● **Texto de lectura**:

Podemos hacernos una pregunta muy sencilla. Está bien creer en Dios con todo el corazón, está bien esperar que nos ayude en las dificultades, está bien sentir el deber de darle gracias. Todo está bien. Pero ¿lo queremos, de verdad, un poco al Señor? ¿Pensar en Dios nos conmueve, nos maravilla, nos enternece?


Pensemos en la formulación del gran mandamiento, que sostiene a todos los demás: «Amarás, pues, al Señor, tu Dios, con todo tu corazón, con toda el alma y con todas tus fuerzas» (Dt 6, 5; cf. Mt 22, 37). La fórmula usa el lenguaje intenso del amor, orientándolo a Dios. Así, el espíritu de oración habita ante todo aquí. Y si habita aquí, habita todo el tiempo y ya no sale de él. ¿Logramos pensar en Dios como la caricia que nos mantiene con vida, antes de la cual no hay nada; una caricia de la cual nada, ni siquiera la muerte, nos puede separar? ¿O bien pensamos en Él sólo como el gran Ser, el Todopoderoso que creó todas las cosas, el Juez que controla cada acción? Todo es verdad, naturalmente. Pero sólo cuando Dios es el afecto de todos nuestros afectos, el significado de estas palabras llega a ser pleno. Entonces nos sentimos felices, y también un poco confundidos, porque Él piensa en nosotros y, sobre todo, nos ama. ¿No es impresionante esto? ¿No es impresionante que Dios nos acaricie con amor de padre? ¡Es tan bonito! Podía simplemente darse a conocer como el Ser supremo, dar sus mandamientos y esperar los resultados. En cambio, Dios hizo y hace infinitamente más que eso. Nos acompaña en el camino de la vida, nos protege y nos ama.

● **Consigna**: Prosigue el texto sobre el amor a Dios a partir del punto en que termina. Las líneas no son necesarias para resolver nada aquí.

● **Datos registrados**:
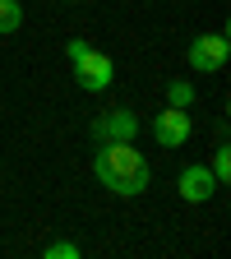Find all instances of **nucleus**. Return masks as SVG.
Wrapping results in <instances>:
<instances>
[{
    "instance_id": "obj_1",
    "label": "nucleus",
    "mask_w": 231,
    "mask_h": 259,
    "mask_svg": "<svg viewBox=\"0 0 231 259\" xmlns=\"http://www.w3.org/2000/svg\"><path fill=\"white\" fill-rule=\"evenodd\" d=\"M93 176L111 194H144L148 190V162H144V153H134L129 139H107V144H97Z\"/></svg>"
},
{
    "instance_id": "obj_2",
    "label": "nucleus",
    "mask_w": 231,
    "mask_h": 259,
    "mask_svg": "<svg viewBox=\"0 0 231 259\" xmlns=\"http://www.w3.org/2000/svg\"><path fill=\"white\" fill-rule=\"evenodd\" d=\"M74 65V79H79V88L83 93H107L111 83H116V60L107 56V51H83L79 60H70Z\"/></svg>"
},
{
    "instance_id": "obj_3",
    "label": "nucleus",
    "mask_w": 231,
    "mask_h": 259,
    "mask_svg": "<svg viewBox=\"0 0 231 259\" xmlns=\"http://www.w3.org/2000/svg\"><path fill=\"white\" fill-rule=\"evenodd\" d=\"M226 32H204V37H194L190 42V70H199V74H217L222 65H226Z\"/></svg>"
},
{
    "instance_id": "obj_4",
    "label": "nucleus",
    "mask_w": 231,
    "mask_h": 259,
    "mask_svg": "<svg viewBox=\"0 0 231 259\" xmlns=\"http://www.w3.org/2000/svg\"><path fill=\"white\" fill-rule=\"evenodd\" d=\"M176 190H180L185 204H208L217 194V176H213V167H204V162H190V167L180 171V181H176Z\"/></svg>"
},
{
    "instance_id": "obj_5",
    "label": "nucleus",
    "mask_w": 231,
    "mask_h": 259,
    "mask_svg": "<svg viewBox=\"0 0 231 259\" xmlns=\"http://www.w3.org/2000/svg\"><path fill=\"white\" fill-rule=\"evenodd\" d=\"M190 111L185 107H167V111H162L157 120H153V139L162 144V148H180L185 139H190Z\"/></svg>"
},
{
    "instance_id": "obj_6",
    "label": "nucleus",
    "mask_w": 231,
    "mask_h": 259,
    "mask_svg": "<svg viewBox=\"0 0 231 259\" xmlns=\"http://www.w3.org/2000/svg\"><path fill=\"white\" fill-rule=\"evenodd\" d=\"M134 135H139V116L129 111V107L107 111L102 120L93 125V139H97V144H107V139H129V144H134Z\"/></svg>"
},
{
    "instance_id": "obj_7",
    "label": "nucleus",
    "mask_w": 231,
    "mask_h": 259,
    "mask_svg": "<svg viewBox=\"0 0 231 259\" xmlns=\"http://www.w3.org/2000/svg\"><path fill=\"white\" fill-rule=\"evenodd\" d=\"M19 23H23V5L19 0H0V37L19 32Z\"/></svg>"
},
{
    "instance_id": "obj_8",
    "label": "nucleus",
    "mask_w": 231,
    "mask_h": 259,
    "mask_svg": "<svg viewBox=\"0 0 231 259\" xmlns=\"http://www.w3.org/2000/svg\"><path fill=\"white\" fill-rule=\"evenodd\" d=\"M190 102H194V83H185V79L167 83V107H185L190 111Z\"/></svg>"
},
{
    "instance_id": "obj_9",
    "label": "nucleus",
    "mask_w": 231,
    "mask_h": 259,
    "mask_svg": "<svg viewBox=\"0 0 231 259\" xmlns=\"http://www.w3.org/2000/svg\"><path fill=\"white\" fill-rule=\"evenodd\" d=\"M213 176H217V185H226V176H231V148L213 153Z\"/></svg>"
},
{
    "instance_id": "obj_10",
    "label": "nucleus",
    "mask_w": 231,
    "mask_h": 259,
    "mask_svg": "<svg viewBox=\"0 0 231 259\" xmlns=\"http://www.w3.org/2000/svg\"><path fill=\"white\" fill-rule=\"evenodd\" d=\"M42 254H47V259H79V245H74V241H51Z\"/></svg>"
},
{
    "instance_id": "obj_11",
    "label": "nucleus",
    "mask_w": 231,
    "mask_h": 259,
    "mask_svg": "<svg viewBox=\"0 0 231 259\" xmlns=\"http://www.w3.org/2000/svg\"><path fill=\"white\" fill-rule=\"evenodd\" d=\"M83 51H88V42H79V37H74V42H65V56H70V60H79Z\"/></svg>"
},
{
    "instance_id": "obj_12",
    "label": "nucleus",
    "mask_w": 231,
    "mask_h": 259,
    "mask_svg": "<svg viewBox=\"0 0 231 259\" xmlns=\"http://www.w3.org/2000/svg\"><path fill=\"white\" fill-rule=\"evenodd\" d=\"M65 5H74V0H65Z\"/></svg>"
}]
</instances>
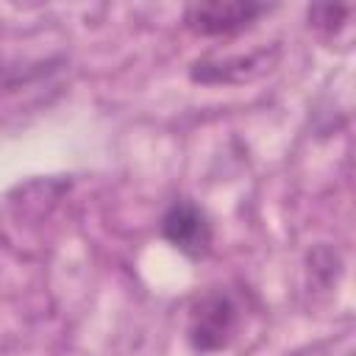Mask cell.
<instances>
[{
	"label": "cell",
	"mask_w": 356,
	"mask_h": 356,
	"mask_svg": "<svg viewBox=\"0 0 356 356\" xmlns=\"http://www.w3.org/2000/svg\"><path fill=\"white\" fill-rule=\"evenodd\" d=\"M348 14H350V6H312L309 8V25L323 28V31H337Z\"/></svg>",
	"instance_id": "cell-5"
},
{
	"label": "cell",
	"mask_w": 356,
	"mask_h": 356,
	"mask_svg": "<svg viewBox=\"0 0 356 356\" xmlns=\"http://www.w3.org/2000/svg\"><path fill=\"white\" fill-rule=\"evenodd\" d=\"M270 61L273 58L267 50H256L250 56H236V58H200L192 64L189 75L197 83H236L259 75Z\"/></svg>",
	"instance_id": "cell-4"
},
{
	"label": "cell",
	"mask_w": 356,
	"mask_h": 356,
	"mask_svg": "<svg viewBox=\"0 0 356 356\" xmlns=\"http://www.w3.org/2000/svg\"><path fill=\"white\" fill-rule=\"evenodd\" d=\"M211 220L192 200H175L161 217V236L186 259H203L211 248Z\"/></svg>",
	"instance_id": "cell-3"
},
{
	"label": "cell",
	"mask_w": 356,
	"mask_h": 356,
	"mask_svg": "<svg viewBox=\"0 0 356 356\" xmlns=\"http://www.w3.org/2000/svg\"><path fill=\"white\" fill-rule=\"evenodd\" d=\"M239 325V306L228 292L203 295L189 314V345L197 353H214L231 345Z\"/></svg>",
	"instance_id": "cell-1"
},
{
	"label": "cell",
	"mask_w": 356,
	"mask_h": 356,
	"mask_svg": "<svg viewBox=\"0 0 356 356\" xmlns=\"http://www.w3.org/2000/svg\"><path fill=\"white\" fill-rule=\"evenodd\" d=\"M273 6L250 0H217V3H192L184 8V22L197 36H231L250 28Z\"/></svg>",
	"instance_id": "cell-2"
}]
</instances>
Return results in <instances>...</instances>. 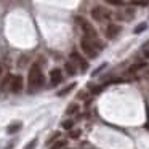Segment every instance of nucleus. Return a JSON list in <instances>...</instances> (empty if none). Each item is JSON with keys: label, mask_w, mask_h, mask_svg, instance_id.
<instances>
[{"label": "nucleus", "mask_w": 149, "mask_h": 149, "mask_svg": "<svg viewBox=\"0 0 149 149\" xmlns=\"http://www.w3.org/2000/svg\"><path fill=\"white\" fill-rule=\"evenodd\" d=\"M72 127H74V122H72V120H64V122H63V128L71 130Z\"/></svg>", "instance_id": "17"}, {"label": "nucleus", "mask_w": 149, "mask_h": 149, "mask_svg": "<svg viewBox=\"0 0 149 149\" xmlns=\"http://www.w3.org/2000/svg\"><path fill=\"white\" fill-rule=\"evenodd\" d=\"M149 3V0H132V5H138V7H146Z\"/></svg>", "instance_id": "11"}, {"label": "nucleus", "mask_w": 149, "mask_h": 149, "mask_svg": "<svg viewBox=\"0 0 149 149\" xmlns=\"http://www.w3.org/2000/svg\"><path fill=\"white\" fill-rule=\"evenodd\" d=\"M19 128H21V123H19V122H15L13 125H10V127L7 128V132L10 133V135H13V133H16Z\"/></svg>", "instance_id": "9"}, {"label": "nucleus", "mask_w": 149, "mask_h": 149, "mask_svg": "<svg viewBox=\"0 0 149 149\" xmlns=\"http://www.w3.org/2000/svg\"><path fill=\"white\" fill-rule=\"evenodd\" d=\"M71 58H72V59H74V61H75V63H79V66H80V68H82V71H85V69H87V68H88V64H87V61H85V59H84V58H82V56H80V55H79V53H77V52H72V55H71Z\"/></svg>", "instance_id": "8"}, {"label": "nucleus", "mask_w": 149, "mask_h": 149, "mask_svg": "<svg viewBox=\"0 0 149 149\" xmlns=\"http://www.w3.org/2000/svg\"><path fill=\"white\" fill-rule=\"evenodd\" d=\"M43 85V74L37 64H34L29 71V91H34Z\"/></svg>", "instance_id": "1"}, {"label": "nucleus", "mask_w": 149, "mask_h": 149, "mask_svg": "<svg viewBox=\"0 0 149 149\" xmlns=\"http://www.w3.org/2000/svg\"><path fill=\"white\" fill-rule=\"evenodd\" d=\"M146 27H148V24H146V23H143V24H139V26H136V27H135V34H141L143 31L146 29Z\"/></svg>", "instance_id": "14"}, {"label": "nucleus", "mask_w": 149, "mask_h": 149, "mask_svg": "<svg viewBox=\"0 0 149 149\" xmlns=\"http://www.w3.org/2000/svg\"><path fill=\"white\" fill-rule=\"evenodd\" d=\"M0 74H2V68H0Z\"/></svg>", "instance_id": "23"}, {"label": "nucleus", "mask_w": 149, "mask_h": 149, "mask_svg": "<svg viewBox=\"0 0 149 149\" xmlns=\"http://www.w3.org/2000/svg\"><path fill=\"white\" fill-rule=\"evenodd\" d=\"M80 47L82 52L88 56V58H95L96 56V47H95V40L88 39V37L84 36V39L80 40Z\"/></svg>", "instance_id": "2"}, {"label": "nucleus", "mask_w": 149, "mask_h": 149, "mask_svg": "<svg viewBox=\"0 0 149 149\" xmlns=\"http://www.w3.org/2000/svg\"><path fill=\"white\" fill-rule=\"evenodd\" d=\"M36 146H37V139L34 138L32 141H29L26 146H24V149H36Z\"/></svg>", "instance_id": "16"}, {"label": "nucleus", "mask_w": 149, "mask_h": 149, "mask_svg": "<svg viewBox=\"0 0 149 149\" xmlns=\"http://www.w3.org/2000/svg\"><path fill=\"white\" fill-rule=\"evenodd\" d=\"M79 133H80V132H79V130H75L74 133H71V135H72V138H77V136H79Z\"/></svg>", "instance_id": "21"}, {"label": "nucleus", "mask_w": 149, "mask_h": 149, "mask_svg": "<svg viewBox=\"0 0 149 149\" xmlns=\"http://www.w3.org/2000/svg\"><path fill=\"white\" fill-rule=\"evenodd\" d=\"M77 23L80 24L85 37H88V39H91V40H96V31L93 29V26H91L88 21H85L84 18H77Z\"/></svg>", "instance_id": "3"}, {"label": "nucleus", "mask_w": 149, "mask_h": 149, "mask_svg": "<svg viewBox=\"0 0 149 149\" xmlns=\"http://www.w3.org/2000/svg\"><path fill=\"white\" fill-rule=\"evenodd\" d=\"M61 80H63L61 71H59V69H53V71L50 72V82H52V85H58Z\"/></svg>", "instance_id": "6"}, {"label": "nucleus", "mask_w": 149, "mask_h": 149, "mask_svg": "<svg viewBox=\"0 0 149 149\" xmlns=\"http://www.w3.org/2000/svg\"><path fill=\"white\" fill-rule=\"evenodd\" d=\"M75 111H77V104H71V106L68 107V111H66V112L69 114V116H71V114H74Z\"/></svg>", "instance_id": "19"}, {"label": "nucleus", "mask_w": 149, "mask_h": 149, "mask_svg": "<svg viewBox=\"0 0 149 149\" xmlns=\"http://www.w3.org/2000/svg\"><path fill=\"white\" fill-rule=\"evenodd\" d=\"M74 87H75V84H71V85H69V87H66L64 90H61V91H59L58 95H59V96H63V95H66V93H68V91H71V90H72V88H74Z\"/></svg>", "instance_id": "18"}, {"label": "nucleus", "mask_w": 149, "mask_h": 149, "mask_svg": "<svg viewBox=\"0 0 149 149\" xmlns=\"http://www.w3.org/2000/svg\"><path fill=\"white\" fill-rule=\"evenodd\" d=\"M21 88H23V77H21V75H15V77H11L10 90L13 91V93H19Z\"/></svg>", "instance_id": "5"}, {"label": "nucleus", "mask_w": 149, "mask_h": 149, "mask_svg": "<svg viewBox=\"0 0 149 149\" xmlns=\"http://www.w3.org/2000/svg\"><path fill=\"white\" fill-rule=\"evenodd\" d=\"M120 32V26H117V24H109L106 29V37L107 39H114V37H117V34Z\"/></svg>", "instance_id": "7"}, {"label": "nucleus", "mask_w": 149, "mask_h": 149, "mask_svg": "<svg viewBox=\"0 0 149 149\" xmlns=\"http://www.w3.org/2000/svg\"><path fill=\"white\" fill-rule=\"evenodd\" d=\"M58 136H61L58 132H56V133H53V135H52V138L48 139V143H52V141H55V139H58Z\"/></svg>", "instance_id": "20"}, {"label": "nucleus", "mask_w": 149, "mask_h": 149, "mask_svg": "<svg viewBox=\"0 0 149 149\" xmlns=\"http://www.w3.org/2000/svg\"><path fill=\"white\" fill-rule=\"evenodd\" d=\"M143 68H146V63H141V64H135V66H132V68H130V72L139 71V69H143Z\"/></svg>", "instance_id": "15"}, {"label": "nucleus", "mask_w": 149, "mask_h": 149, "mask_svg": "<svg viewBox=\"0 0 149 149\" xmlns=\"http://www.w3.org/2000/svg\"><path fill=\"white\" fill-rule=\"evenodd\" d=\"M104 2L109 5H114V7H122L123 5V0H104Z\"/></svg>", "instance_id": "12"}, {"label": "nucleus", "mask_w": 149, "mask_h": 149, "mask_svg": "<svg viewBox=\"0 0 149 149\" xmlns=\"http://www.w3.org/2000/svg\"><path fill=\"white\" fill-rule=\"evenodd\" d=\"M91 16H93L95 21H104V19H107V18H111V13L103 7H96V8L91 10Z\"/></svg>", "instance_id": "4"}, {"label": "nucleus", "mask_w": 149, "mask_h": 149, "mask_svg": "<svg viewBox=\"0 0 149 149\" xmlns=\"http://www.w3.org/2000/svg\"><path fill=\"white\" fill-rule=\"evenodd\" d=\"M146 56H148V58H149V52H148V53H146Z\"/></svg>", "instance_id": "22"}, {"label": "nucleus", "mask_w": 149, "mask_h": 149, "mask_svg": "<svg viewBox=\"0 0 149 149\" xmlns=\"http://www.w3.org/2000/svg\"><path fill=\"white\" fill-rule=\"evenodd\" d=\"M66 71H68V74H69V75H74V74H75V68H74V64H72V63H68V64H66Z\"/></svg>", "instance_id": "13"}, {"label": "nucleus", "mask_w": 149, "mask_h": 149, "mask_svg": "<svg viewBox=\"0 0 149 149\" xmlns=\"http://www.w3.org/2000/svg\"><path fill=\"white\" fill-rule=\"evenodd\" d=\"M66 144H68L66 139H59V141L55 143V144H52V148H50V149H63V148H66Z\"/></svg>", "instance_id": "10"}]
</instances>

● **Respuesta**:
Si el afecto por Dios no enciende el fuego, el espíritu de la oración no caldea el tiempo. Podemos incluso multiplicar nuestras palabras, «como hacen los gentiles», dice Jesús; o también hacernos ver por nuestros ritos, «como hacen los fariseos» (cf. Mt 6, 5.7). Un corazón habitado por el amor a Dios convierte también en oración un pensamiento sin palabras, o una invocación ante una imagen sagrada, o un beso enviado hacia una iglesia. Es hermoso cuando las mamás enseñan a los hijos pequeños a mandar un beso a Jesús o a la Virgen. ¡Cuánta ternura hay en eso! En ese momento el corazón de los niños se convierte en espacio de oración. Y es un don del Espíritu Santo. Nunca olvidemos pedir este don para cada uno de nosotros, porque el Espíritu de Dios tiene su modo especial de decir en nuestro corazón «Abbà» — «Padre»; y nos enseña a decir «Padre» precisamente como lo decía Jesús, un modo que nunca podremos encontrar por nosotros mismos (cf. Gal 4, 6). Este don del Espíritu se aprende a pedirlo y apreciarlo en la familia. Si lo aprendes con la misma espontaneidad con la que aprendes a decir «papá» y «mamá», lo has aprendido para siempre. Cuando esto sucede, el tiempo de toda la vida familiar se ve envuelto en el seno del amor de Dios, y busca espontáneamente el momento de la oración.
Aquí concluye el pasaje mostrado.